Still, A-Rod's colossal admission, to whatever extent of the truth he is telling, does nothing to make America feel better about his legacy or the enormity of baseball's disease the last 20 years.

By using steroids for three seasons in Texas, starting in 2001, Rodriguez cast a permanent cloud over what could have been the greatest of all careers, turning a first-ballot Hall of Fame resume into the latest and biggest scandal of his tragicomic tabloid life.

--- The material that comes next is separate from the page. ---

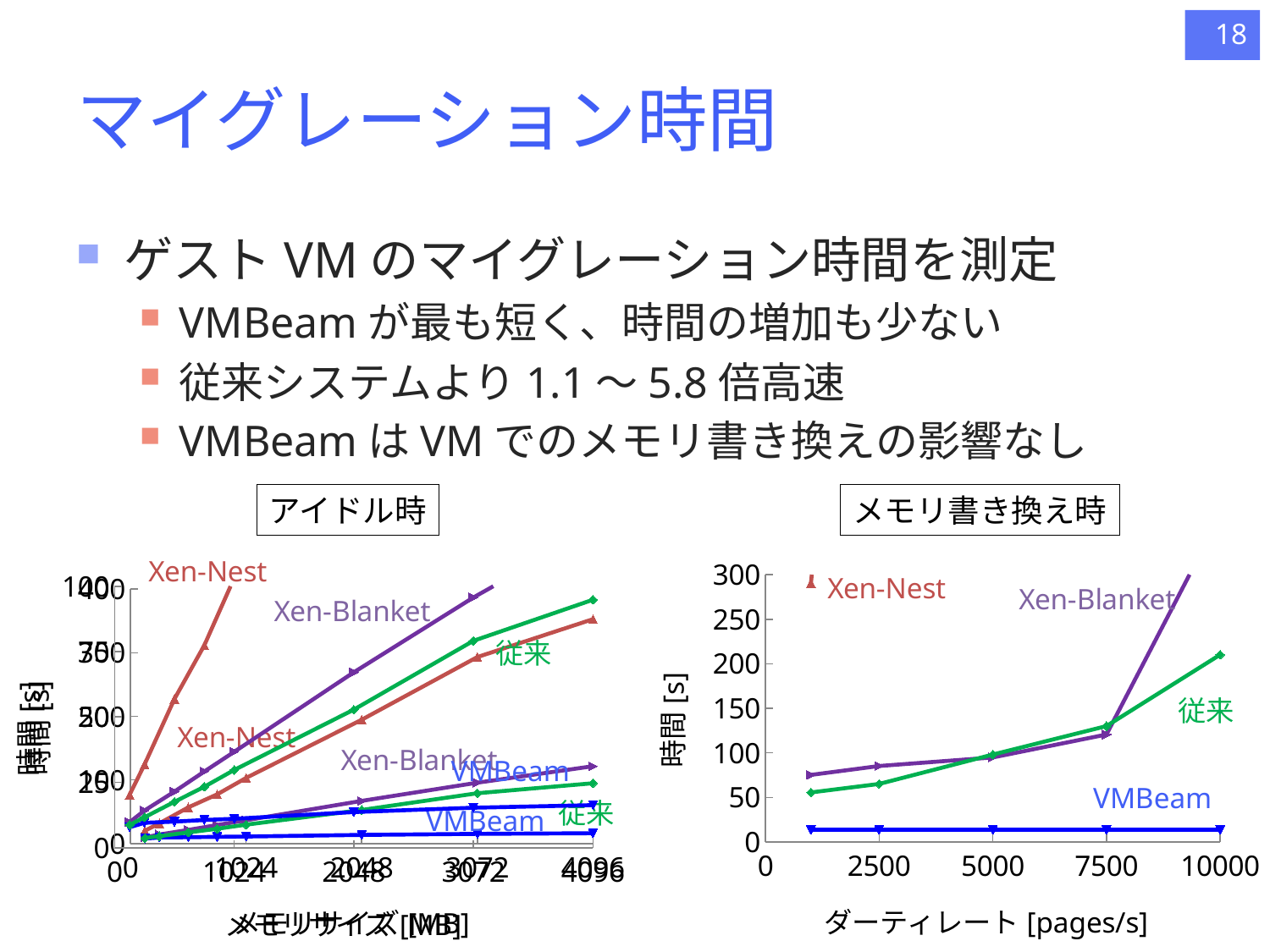
In the chart titled メモリ書き換え時, is the value for VMBeam at 10000 pages/s greater or less than 50? less What kind of chart is the chart titled メモリ書き換え時 on the right? line chart In the chart titled アイドル時 on the left, which series stays lowest across the memory sizes shown? VMBeam In the chart titled メモリ書き換え時, what is the label of the x axis? ダーティレート [pages/s] In the chart titled メモリ書き換え時, at 10000 pages/s, which is larger: 従来 or VMBeam? 従来 In the chart titled メモリ書き換え時, is the value for 従来 at 2500 pages/s greater or less than 100? less In the chart titled メモリ書き換え時, is the value for 従来 at 10000 pages/s greater or less than 150? greater In the chart titled アイドル時 on the left, which series rises most steeply with memory size? Xen-Nest In the chart titled メモリ書き換え時, what is the label of the y axis? 時間 [s] In the chart titled メモリ書き換え時, does the Xen-Blanket line rise or fall as the dirty rate increases? rises In the chart titled メモリ書き換え時, which series has the lowest values across the whole x axis? VMBeam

As for baseball, what we're seeing is, quite possibly, the largest pile of corruption, deceit and cover-ups in the history of sports in this country, a trail that includes more dirty players than we ever anticipated, an unscrupulous players union, a weak commissioner who conveniently looked the other way and complicit owners who cared only about turning steroid-filled power surges into profits.

Forget about the Bowl Championship Series. If President Obama values the integrity of sports as much as he claims, he will "throw (his) weight around" and support a massive Congressional investigation that goes beyond the Bud Selig-ordered Mitchell Report and probes the commissioner, owners and union heads -- the conspirators who allowed the strench of rotten juice to destroy baseball's integrity.

"If you're a fan of Major League Baseball, I think it tarnishes an entire era to some degree," Obama said Monday. "And it's unfortunate, because I think there were a lot of ballplayers who played it straight."